Kehadiran Azhar Hamzah turut didampingi Ketua Gabungan Organisasi Wanita (GOW) Sungai Penuh, Mawarti Azhar. Keduanya disambut ninik mamak dan tokoh adat setempat dalam suasana penuh kekhidmatan.

Patang Balimau merupakan tradisi turun-temurun masyarakat Inderapura dalam menyambut datangnya bulan suci Ramadan. Ritual ini menjadi simbol penyucian diri, baik secara lahir maupun batin, sebelum memasuki bulan penuh ampunan dan keberkahan.
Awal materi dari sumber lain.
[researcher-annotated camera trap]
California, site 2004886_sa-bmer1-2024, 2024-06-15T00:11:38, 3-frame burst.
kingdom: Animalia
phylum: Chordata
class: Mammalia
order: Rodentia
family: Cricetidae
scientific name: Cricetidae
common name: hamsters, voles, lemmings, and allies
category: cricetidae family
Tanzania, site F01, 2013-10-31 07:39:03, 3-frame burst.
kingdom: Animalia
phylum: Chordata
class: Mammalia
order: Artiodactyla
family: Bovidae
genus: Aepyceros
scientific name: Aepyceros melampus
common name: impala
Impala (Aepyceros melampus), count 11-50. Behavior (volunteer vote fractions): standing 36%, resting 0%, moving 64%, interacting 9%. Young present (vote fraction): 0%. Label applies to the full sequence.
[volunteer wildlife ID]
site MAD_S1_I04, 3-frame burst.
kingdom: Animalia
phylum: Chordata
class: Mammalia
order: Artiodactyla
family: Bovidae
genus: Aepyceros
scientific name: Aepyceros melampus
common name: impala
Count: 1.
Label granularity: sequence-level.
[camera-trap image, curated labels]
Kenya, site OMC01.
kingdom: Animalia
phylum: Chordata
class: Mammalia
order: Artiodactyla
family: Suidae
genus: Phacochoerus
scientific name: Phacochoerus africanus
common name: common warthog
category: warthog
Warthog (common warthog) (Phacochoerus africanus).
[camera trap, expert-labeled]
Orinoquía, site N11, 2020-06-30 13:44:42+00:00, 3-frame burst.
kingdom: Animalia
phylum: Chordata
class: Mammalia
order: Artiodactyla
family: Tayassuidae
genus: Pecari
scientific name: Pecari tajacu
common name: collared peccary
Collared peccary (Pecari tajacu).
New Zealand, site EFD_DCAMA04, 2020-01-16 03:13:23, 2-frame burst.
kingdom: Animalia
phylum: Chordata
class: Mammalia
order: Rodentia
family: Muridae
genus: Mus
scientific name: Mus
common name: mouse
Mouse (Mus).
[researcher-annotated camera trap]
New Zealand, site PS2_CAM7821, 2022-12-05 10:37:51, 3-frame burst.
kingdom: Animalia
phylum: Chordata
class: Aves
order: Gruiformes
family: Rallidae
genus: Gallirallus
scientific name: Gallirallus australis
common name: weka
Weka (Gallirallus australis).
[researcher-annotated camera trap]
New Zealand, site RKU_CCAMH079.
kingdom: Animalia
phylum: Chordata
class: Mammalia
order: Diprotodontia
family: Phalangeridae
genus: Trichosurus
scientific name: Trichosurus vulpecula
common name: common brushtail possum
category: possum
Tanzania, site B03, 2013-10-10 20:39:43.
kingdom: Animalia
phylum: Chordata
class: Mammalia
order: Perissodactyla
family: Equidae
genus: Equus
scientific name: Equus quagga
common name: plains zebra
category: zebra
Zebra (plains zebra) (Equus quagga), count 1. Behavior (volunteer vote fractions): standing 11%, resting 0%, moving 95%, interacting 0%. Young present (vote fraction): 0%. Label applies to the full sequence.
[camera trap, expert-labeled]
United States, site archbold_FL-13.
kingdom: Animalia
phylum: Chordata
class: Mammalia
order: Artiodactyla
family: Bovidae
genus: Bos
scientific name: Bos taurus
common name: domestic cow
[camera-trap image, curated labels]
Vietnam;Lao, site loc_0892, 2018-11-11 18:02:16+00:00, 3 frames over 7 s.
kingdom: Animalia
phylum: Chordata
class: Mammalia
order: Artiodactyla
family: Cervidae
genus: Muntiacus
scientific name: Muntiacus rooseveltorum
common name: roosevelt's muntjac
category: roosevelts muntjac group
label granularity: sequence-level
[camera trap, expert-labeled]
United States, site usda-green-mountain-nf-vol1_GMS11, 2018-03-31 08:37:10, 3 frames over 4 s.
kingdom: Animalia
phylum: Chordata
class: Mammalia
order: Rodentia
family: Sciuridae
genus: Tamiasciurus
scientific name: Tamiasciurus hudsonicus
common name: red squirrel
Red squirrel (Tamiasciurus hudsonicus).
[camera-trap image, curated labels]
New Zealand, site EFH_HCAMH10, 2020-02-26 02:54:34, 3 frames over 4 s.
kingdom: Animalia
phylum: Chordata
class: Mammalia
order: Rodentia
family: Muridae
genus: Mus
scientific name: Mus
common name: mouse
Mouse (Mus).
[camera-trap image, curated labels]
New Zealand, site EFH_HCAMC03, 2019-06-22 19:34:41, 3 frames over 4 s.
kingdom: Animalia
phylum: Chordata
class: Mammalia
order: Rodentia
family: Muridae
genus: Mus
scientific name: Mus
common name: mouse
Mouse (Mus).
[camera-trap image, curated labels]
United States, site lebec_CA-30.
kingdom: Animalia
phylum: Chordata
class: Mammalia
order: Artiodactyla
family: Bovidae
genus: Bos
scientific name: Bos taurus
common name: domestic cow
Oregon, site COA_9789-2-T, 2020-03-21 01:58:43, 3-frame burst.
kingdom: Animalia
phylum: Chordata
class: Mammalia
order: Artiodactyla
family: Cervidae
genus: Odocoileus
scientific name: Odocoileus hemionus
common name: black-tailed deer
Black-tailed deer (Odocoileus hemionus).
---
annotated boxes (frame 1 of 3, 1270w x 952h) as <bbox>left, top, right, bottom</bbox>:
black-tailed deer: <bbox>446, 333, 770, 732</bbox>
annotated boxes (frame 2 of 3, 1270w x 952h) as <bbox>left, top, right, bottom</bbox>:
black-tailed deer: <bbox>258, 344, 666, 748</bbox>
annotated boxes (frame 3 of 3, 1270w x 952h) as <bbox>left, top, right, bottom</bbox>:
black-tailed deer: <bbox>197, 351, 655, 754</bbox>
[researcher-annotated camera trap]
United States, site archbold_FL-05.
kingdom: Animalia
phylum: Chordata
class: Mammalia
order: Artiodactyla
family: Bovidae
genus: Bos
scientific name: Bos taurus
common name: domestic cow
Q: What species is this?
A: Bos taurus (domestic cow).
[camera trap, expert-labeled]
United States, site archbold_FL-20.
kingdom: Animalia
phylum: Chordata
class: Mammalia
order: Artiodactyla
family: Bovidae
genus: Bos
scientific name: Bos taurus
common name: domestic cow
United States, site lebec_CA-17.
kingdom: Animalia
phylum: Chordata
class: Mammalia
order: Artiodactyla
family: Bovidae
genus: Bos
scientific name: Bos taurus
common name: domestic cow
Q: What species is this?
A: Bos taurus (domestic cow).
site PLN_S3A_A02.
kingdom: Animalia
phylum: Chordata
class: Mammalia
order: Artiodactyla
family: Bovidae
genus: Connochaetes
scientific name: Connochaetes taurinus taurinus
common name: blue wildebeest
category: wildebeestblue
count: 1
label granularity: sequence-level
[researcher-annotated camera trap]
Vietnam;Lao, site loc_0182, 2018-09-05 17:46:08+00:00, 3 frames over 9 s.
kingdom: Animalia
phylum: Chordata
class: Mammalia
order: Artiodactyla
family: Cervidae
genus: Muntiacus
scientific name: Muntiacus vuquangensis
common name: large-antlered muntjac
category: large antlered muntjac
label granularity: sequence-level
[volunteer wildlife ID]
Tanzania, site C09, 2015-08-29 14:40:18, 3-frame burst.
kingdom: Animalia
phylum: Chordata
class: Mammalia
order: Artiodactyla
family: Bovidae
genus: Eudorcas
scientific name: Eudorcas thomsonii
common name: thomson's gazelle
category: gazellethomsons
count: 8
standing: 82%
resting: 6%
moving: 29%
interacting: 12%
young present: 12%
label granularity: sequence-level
Prosesi adat berlangsung dengan khidmat dan sarat makna. Sejumlah ninik mamak, alim ulama, tokoh masyarakat, serta warga turut hadir mengikuti rangkaian acara. Tradisi ini mencerminkan kuatnya nilai kearifan lokal yang tetap terjaga di tengah arus modernisasi.

Dalam sambutannya, Azhar Hamzah menyampaikan apresiasi atas undangan dari Kerapatan Nagari Inderapura. Ia mengaku bangga dapat menyaksikan langsung pelaksanaan adat yang masih lestari hingga kini.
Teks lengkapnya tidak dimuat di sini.